Enterprise Risk Manager

The Enterprise Risk Manager serves as the strategic leader driving Subaru of America’s (SOA) enterprise risk management and business continuity framework, known as SOAR (Subaru’s Enterprise Risk Program). This role ensures that risk awareness, mitigation, and resilience are embedded across the organization—empowering SOA to anticipate challenges, respond to disruptions, and safeguard critical business operations.

• Develops, implements, and manages enterprise risk management strategies and systems to ensure that Subaru’s enterprise risk program, SOAR, is embedded and operationalized throughout Subaru of America (SOA).

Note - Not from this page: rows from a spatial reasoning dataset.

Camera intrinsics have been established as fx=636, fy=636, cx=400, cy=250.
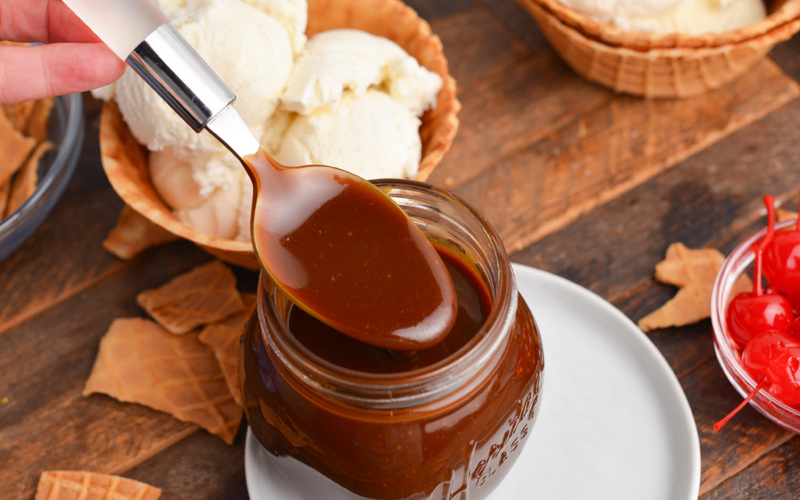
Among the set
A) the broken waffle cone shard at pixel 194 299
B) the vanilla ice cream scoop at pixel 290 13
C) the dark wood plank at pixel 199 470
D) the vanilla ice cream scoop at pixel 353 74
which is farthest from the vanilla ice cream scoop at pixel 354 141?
the dark wood plank at pixel 199 470

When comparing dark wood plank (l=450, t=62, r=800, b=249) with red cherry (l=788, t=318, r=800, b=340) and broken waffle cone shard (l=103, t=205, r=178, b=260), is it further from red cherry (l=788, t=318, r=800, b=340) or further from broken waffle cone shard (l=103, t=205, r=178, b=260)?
broken waffle cone shard (l=103, t=205, r=178, b=260)

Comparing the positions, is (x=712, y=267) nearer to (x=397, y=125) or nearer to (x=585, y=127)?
(x=585, y=127)

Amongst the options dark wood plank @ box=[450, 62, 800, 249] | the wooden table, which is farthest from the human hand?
dark wood plank @ box=[450, 62, 800, 249]

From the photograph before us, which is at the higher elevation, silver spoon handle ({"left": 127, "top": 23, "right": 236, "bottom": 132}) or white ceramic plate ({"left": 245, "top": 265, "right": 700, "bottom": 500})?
silver spoon handle ({"left": 127, "top": 23, "right": 236, "bottom": 132})

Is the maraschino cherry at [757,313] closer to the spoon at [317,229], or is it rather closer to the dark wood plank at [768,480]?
the dark wood plank at [768,480]

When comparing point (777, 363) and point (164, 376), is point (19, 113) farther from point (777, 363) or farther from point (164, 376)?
point (777, 363)

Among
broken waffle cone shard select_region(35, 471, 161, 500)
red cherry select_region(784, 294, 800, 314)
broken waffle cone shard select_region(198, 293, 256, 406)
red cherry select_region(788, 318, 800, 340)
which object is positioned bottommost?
red cherry select_region(784, 294, 800, 314)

• Develops, standardizes, implements, and maintains SOA’s business continuity program to minimize disruption to employees, customers, and operations. Trains and provides guidance to risk owners. Coordinates plan integration and testing with SOA Crisis Communications and Information Technology (IT) teams and external suppliers.
• Maintains responsibility for the annual SOAR assessment which includes risks and opportunities identification, likelihood and impact scoring, and aggregating and evaluating mitigation strategies utilizing stakeholder interviews and industry insights.
• Prepares and presents updates on SOAR operations, risk register, heat map, dashboards, risk mitigation, and emerging exposures to SOA, affiliate and parent company leadership, and risk owners.
• Develops, maintains, improves, and tests business continuity plans using established standards and customized solutions across SOA’s business operations, ensuring consistency and alignment with crisis management manual and incident response plans. Stores plans in a central location.
• Partners with risk owners to ensure that appropriate action is being taken to proactively address and mitigate risks.
• Acts as a trusted advisor on risk issues, ensuring that current and emerging risks are properly identified, assessed, monitored, controlled, and reported.
• Coordinates with Risk Management, Compliance, Information Security, Legal, Corporate Communications, and/or Internal Audit on risks assessments and incident response.